A Dúvida que Corrói a Sentença

O cerne da nossa revolta reside na fragilidade aparente das provas que sustentam acusações tão graves. Os réus, a maioria militares do Exército, foram condenados por crimes de lesa-pátria, incluindo:

  • Tentativa de Abolição Violenta do Estado Democrático de Direito.
  • Golpe de Estado.
  • Organização Criminosa Armada.

Questionamos: Onde estão as provas cabais de que os planos, que envolveriam até mesmo sequestros e assassinatos de autoridades, saíram da esfera da conspiração e da conversa para a execução criminosa? A condenação por Golpe de Estado, um crime que exige a consumação do ato para depor o governo, levanta a suspeita de que o STF está punindo a ideia e a intenção abominável, e não o fato delituoso conforme a rigorosa letra da lei.

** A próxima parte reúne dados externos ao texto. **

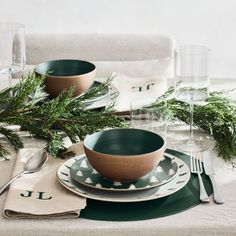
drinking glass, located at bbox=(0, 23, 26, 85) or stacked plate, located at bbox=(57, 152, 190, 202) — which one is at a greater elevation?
drinking glass, located at bbox=(0, 23, 26, 85)

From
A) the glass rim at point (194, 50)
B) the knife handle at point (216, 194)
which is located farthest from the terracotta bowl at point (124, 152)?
the glass rim at point (194, 50)

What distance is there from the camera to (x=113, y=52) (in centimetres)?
235

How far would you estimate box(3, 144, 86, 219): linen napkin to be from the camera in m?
1.11

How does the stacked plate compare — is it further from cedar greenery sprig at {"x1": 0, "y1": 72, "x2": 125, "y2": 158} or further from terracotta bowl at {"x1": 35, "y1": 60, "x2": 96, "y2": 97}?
terracotta bowl at {"x1": 35, "y1": 60, "x2": 96, "y2": 97}

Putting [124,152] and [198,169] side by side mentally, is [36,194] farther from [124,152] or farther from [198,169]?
[198,169]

Seletividade e a Absolvição Questionável

A indignação se intensifica ao confrontarmos a condenação em massa com a absolvição do general Estevam Theophilo por “falta de provas”. Se para um militar de alta patente, as evidências foram consideradas insuficientes para provar sua participação, por que a balança da justiça pendeu de forma tão pesada para os demais réus do Núcleo 3?

  • Esta seletividade na aplicação da prova corrói a confiança na imparcialidade do processo.
  • A desclassificação das condutas de Márcio Nunes de Resende Júnior e Ronald Ferreira de Araújo Júnior para crimes mais leves, como incitação ao crime e associação criminosa, é mais um indício de que a acusação original pode ter sido excessivamente inflada.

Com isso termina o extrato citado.